Imagine being transferred to a hospital where the temperature is 20 below outside, and 40 inches of snow fill the parking lot. Few physicians would sign on for such an assignment. For a brave few, it’s all in a day’s work.
Maj. Ramey Wilson, MD, is a U.S. Army physician who encountered such conditions during his 15-month experience in Afghanistan. “A couple of times, when we couldn’t get helicopters [for evacuation], we had to turn my aid station into a mini-hospital. There were no nurses, labs, or X-ray,” he says. “With only basic supplies and my combat medics, we had to provide all the patient care until the weather broke.”
Not quite the circumstances most hospitalists encounter in their daily practice.
Hospitalists in the military face daunting odds, and at the same time are blessed with some unexpected advantages. On the plus side, military physicians cite the camaraderie, teamwork, honor of caring for soldiers, and the opportunity to train other providers, both in traditional, U.S.-based residencies and while deployed. Among the minuses, they mention a lack of equipment and supplies when they are assigned to forward-deployed soldiers on foreign soil, the heartache of being separated from family, and lower compensation. Most military physicians, however, say that the lower compensation can be offset by generous government benefits and the absence of medical school debt.
All in all, hospitalists in the military have a unique—and sometimes adventurous—story to tell.

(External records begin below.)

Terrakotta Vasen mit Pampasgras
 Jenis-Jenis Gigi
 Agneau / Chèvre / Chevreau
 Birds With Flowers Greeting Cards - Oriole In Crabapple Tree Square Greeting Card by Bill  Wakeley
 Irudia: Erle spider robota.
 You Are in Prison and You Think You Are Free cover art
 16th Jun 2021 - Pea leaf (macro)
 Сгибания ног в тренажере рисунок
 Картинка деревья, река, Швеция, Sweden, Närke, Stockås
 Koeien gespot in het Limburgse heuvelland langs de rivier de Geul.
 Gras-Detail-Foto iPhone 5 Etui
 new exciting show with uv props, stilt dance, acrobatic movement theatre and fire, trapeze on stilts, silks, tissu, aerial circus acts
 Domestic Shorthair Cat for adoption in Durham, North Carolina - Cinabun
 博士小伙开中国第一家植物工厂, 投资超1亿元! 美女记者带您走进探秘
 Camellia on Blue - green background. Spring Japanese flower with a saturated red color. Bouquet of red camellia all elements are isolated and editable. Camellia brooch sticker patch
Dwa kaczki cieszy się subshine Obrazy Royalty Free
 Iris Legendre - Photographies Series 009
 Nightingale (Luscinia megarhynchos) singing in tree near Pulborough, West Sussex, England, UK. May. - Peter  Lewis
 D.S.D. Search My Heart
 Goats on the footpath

Challenges Met, Success Exemplified
Dr. Wilson is a hospitalist and Army physician assigned to Fort Bragg, N.C. Until this past summer, he was the chief of internal medicine at Womack Army Medical Center, one of eight full-service hospitals in the U.S. Army Medical Command. Because the Army is still familiarizing itself with the HM model and the role hospitalists play in the delivery of healthcare, resident house staff meet many of the operational needs, including night and weekend coverage. “The Army doesn’t have a good system for 24-hour continuous care at busy hospitals without residents,” Dr. Wilson says, “and we’ve worked hard to get hospitalists into our system.”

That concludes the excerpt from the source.